Over the next few years the transition from film to digital became more complete, but a few photographers still held on to their film and chemicals. A Federation inter-club event called, ‘Farewell to Slides’ was the final event before going over to digital projection.”

Fond memories of past members

Allan remembers Mary Taylor: “Mary was our Treasurer for twenty plus years. She often threatened to resign once her ledger was full, so we often threatened to add more pages! Luckily she took it all in good fun and carried on a lot longer than she should have.”

David remembered, Don Bradshaw: “The club was inspired with the arrival of Donald Bradshaw. He was one of the top black-and-white workers and was winning many of the competitions at Winchester PS where he had been a member.

He was also a member of the Royal Photographic Society and had gained the dizzy heights of LRPS (Licentiate of the Royal Photographic Society) – to us mere mortals he was king!
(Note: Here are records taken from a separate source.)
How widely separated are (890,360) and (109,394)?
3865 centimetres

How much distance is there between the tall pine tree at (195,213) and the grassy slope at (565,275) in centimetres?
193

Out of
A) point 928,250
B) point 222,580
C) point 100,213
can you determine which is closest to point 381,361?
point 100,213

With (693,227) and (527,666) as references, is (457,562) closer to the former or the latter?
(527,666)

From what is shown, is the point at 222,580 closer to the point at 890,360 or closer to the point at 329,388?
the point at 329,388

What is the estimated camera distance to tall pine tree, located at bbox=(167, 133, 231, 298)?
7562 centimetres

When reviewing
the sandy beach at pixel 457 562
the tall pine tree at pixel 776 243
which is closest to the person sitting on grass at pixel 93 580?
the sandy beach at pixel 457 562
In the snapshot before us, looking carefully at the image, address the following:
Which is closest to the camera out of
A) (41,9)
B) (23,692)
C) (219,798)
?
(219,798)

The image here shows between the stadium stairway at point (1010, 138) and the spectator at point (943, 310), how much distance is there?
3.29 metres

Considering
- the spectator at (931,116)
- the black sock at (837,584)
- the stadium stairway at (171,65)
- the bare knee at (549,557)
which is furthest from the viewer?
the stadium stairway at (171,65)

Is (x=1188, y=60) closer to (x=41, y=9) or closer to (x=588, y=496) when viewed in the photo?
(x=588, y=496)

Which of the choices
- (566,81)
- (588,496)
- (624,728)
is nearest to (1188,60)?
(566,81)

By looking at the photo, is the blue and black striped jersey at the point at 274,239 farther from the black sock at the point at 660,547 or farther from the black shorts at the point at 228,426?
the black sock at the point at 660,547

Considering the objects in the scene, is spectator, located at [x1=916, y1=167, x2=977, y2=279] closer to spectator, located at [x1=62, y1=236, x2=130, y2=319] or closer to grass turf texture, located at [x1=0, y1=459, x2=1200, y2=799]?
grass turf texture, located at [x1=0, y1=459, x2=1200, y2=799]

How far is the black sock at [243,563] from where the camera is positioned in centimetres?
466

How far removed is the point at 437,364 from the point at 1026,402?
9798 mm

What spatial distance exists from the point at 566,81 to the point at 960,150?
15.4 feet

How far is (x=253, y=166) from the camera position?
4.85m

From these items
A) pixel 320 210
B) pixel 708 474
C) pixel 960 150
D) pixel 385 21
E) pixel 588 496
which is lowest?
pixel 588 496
As it turned out he was a really nice man also, and his wife Audrey was lovely.

Don over time became President of the Club, only giving up the job after illness made him give up photography. I remember he always said to me, when I can get black and white, and not grey and white, then I would understand the process of printing.”

We also remember Keith Biggs in our tribute page on this website.

Proudest moments

John: “Proudest moments must include when we won the Federations Championships Small Clubs section, in both prints and PDIs.  This is what first put us on the map as it were, being followed by a repeat the next year and gradual successes in the Leagues.”

Just your local friendly Club!

As a newer member, it’s easy to take the Club for granted, but much respect goes out to those who have gone before us and who have contributed to its running for so long. As Allan says, ‘The club has always been a warm and welcoming place for like minded people to meet.’ And it continues to be so.

Throughout the years, there have been some changes, but one thing that always stayed the same is our enjoyment of meeting and helping our new members. We were a very friendly club when we started back in 1977 and still retain that friendliness to this day.